*Exercise instructions*: Your task is to copy each line in the listing that includes the word "name".

*Material provided*:
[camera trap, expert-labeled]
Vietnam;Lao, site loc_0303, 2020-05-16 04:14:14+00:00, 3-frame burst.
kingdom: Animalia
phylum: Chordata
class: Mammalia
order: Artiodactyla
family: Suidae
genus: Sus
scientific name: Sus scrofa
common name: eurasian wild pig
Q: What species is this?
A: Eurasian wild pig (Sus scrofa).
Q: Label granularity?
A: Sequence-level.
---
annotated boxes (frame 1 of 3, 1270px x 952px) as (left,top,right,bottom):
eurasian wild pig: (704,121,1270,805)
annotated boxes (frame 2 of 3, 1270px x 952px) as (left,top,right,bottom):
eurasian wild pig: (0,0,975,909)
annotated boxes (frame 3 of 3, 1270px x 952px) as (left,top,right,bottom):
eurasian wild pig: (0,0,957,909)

--

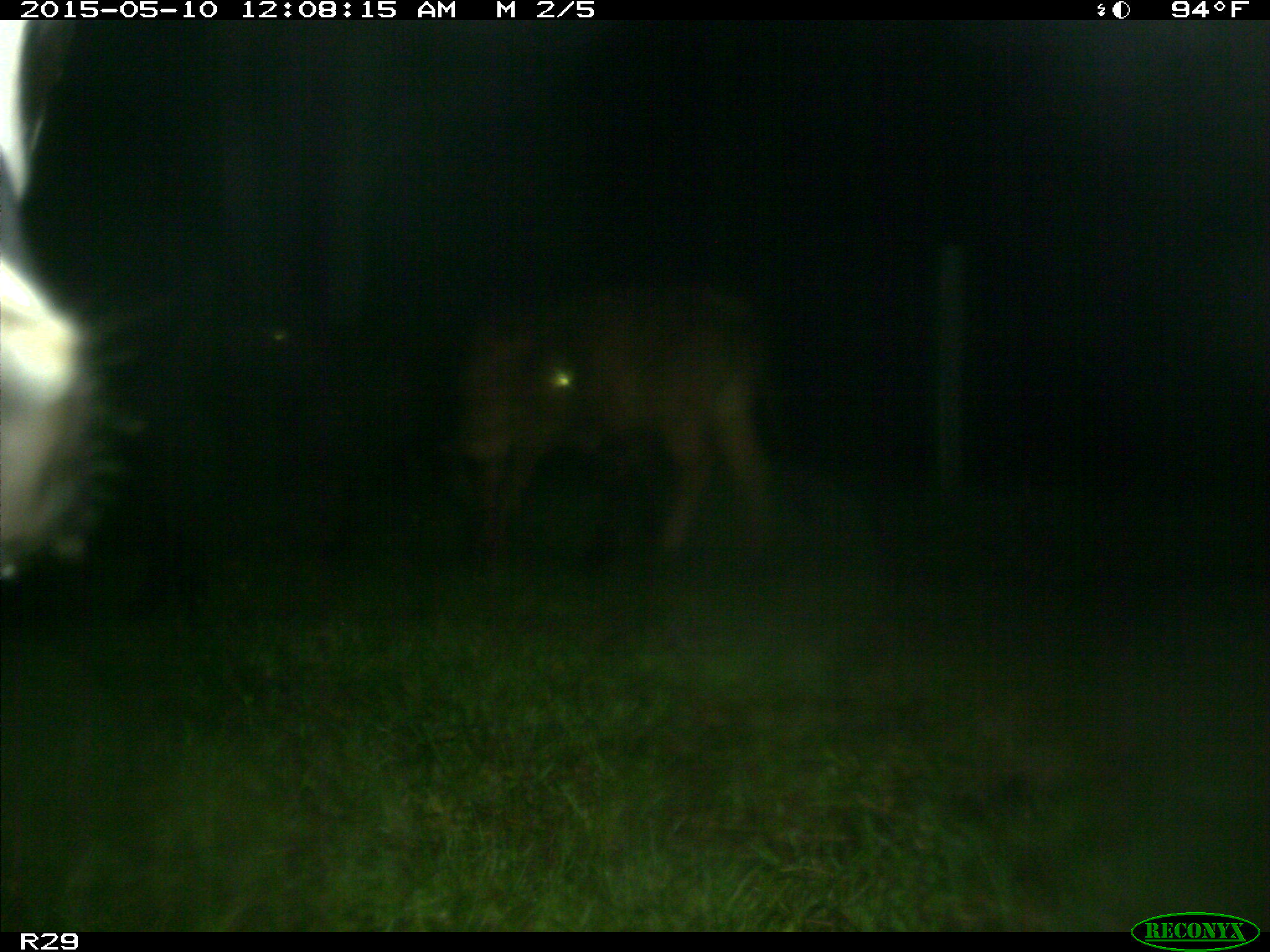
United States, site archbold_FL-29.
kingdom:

==

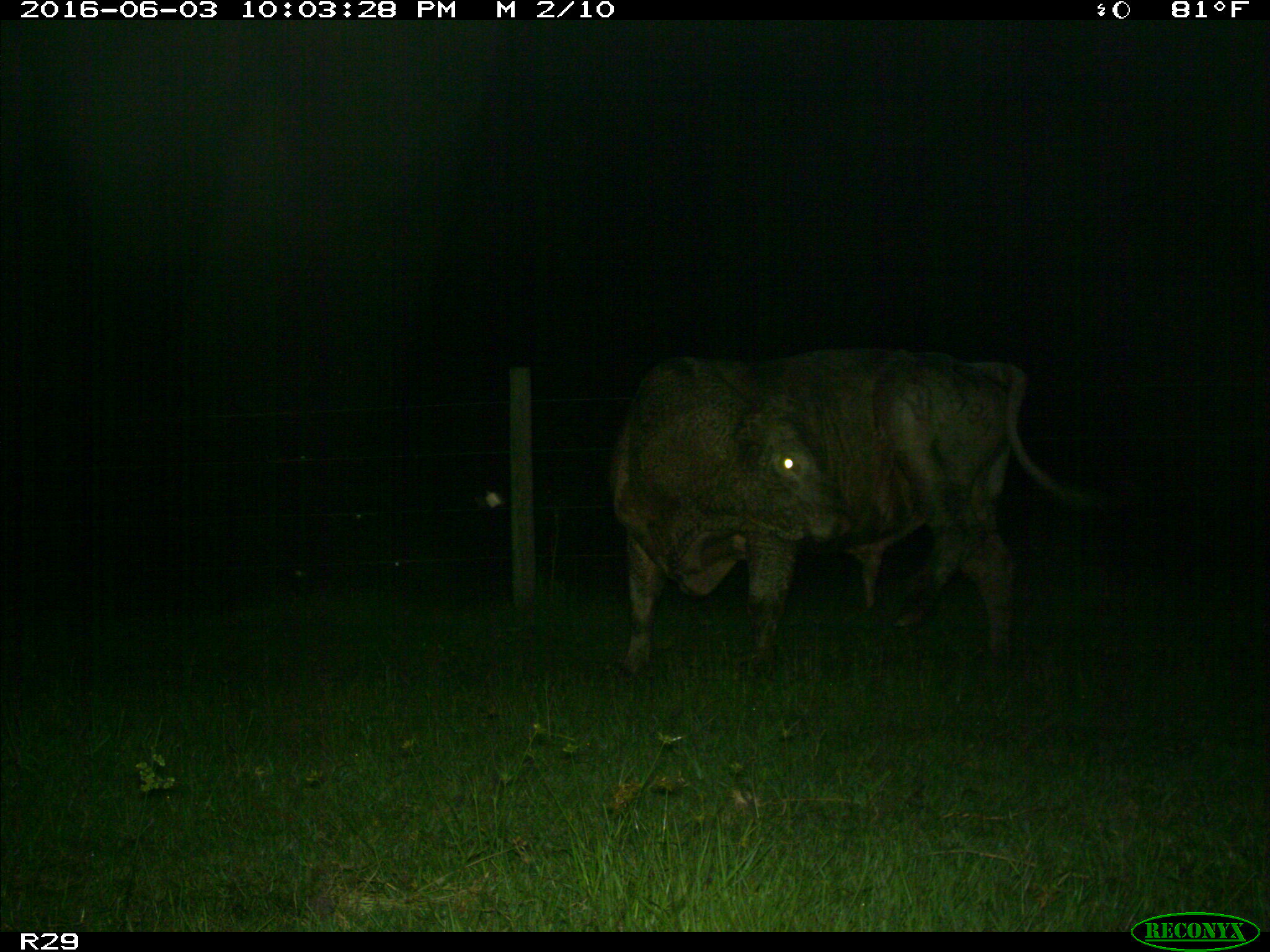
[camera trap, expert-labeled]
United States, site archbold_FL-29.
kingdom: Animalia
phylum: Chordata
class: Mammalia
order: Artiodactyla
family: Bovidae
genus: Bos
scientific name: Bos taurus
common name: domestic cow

*Worked solution*:
scientific name: Sus scrofa
common name: eurasian wild pig
scientific name: Bos taurus
common name: domestic cow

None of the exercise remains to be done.